Project members demonstrate the new method to the local communityThis unique project teaches South African communities a new technique to ignite their fires called Basa Magogo, which means ‘Light it up! Grandmother’ in Zulu. Basa Magogo uses 50% less coal than typical methods, helping households to save money, as well as significantly reducing harmful emissions. Our support helps employ local teams to demonstrate the new technique, talk about the negative effects of smoke and encourage people to use Basa Magogo in their own homes.
Traditionally, a fire is lit at the bottom of a metal brazier, or stove, and coal stacked on top. This causes the fire to smoulder for up to an hour before the coal is burned through and begins emitting heat. Not just fuel inefficient, but time intensive too. Basa Magogo requires no new equipment, just a different way of stacking. It only takes 10 minutes to reach the optimum cooking temperature and saves on average 300kg of coal a year - significantly reducing household fuel costs in vulnerable communities.
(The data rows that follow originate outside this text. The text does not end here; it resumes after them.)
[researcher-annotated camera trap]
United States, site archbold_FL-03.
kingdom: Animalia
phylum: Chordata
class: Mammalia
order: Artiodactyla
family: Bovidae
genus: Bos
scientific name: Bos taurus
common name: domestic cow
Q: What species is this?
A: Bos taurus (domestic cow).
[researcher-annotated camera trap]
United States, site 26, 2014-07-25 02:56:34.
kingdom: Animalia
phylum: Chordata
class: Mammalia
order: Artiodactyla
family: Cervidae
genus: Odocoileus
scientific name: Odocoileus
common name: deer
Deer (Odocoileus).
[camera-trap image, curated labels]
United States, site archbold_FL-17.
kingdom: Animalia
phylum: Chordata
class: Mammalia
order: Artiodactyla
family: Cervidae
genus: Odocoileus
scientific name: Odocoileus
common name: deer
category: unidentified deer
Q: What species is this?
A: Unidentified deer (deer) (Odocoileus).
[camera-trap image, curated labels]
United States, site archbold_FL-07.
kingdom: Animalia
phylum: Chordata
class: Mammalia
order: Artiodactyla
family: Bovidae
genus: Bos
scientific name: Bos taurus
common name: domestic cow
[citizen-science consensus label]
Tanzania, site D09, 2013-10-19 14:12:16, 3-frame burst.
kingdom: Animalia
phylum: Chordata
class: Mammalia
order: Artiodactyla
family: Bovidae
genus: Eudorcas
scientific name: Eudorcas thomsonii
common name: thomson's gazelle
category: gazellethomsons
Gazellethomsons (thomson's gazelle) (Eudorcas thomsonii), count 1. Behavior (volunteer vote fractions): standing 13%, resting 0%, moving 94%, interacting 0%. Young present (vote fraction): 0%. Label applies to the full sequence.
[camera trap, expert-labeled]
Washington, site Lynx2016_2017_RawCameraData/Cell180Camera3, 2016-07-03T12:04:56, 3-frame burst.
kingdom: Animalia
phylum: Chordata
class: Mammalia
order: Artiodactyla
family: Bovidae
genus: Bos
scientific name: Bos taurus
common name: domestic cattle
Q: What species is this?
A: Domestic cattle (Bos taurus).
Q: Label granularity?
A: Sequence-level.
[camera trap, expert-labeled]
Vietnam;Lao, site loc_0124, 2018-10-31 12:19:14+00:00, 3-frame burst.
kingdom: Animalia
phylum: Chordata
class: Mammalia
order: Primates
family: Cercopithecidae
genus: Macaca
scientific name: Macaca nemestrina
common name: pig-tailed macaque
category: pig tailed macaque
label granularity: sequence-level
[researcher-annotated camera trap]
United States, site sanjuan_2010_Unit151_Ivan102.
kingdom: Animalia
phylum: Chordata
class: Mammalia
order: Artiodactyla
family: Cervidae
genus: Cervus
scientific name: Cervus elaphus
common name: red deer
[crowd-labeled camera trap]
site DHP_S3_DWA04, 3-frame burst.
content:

The team aims to convert every coal-using household in the region to Basa Magogo within 10 years to empower communities to improve their standard of living, as well as reducing emissions to improve health and prevent climate change. Since the project began, almost 70% of communities that have been introduced to Basa Magogo continue to use this technique. This is the first project of its kind verified by the Gold Standard, an international certification for carbon reduction projects.
We’re proud to support the Basa Magogo project, in South Africa, as it shows by making small changes we can drastically reduce carbon emissions and create a healthier, and more sustainable, future.